[Entries taken from a collection]

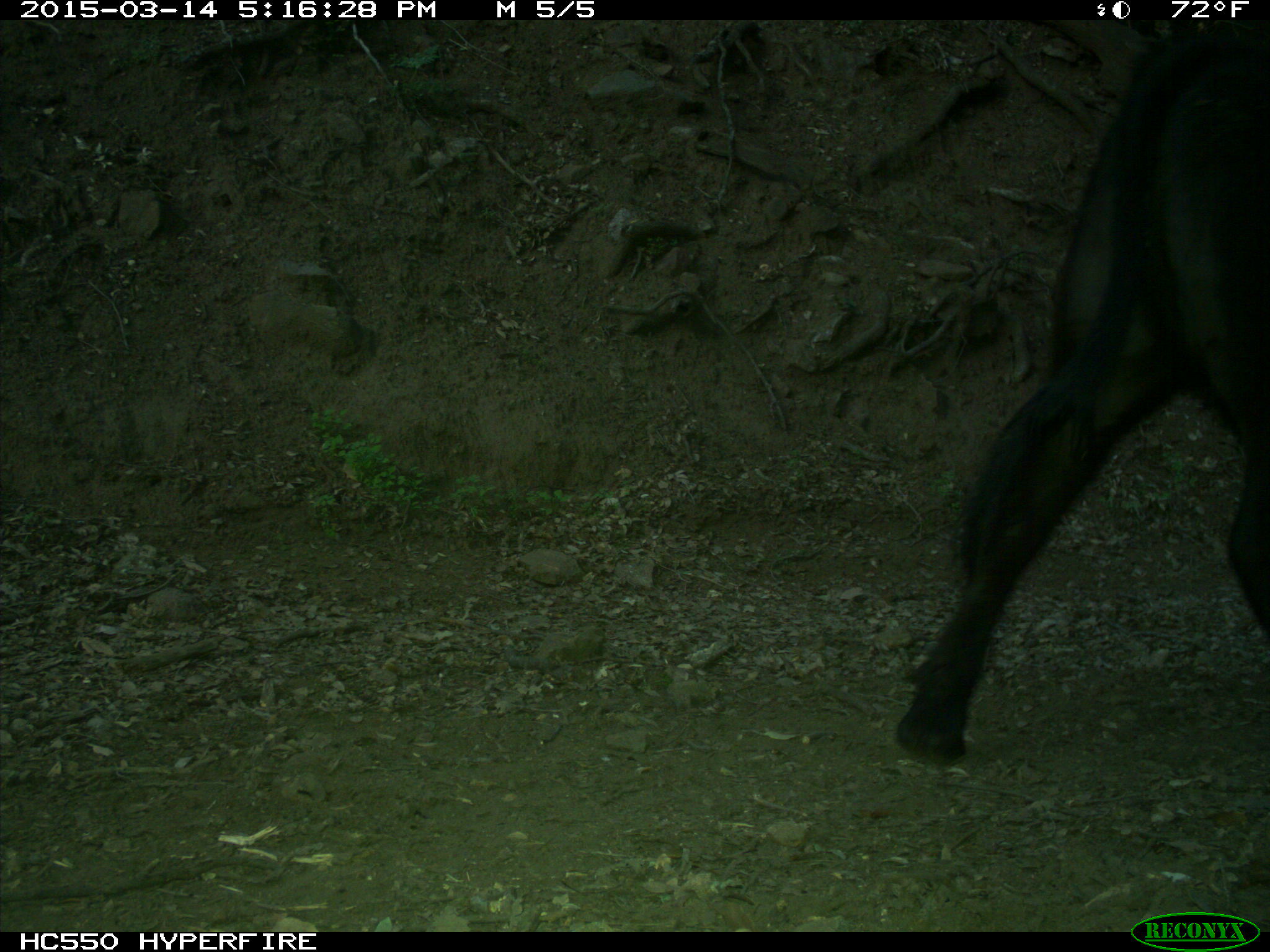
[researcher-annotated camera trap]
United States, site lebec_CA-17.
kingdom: Animalia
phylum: Chordata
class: Mammalia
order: Artiodactyla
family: Bovidae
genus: Bos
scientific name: Bos taurus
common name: domestic cow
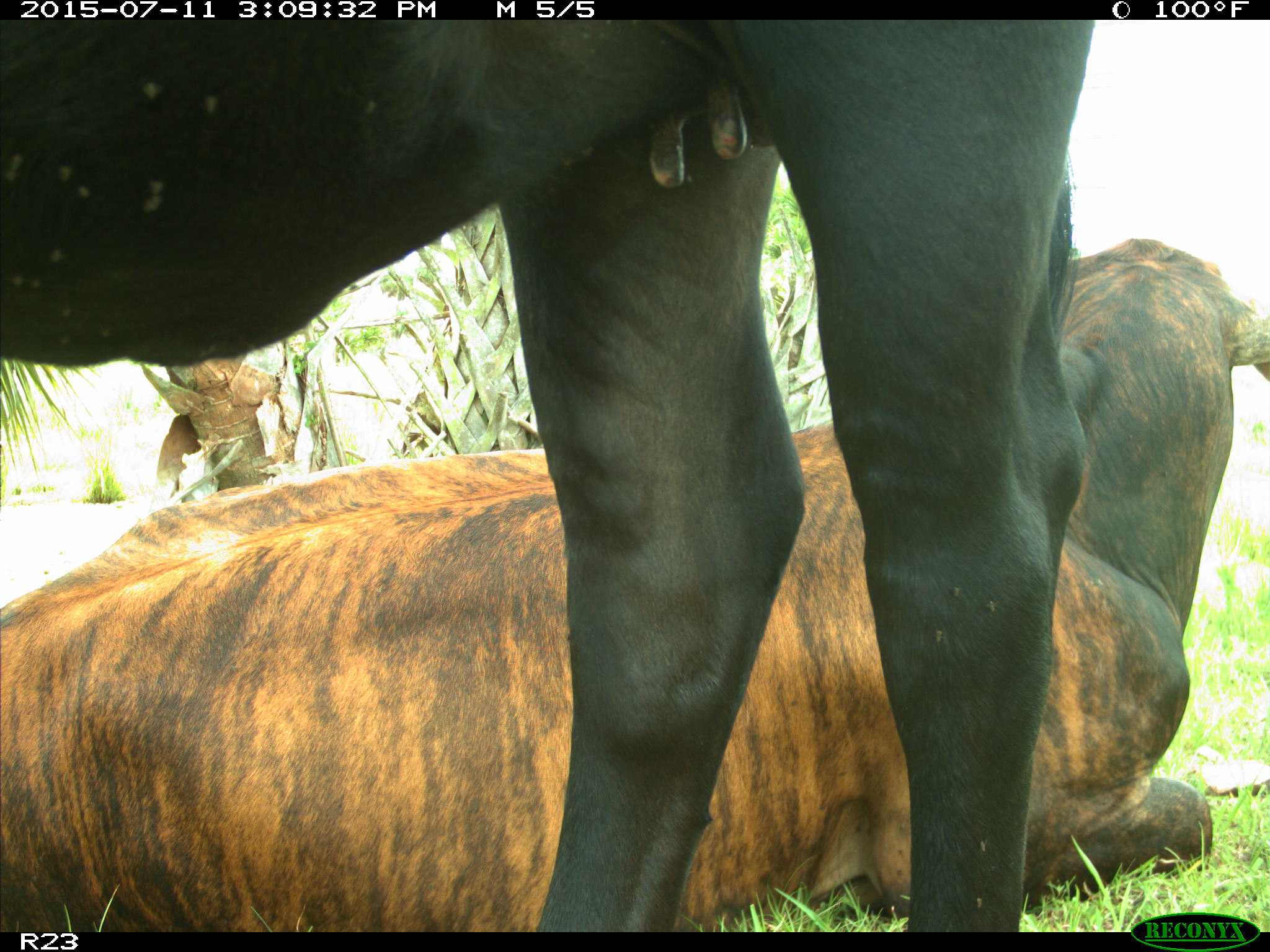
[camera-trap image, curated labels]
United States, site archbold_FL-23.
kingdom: Animalia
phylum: Chordata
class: Mammalia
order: Artiodactyla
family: Bovidae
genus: Bos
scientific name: Bos taurus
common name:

EXERCISE GOAL
Write out the entries again, exactly as given, skipping any images.

COMPLETED EXERCISE
[researcher-annotated camera trap]
United States, site lebec_CA-17.
kingdom: Animalia
phylum: Chordata
class: Mammalia
order: Artiodactyla
family: Bovidae
genus: Bos
scientific name: Bos taurus
common name: domestic cow
[camera-trap image, curated labels]
United States, site archbold_FL-23.
kingdom: Animalia
phylum: Chordata
class: Mammalia
order: Artiodactyla
family: Bovidae
genus: Bos
scientific name: Bos taurus
common name:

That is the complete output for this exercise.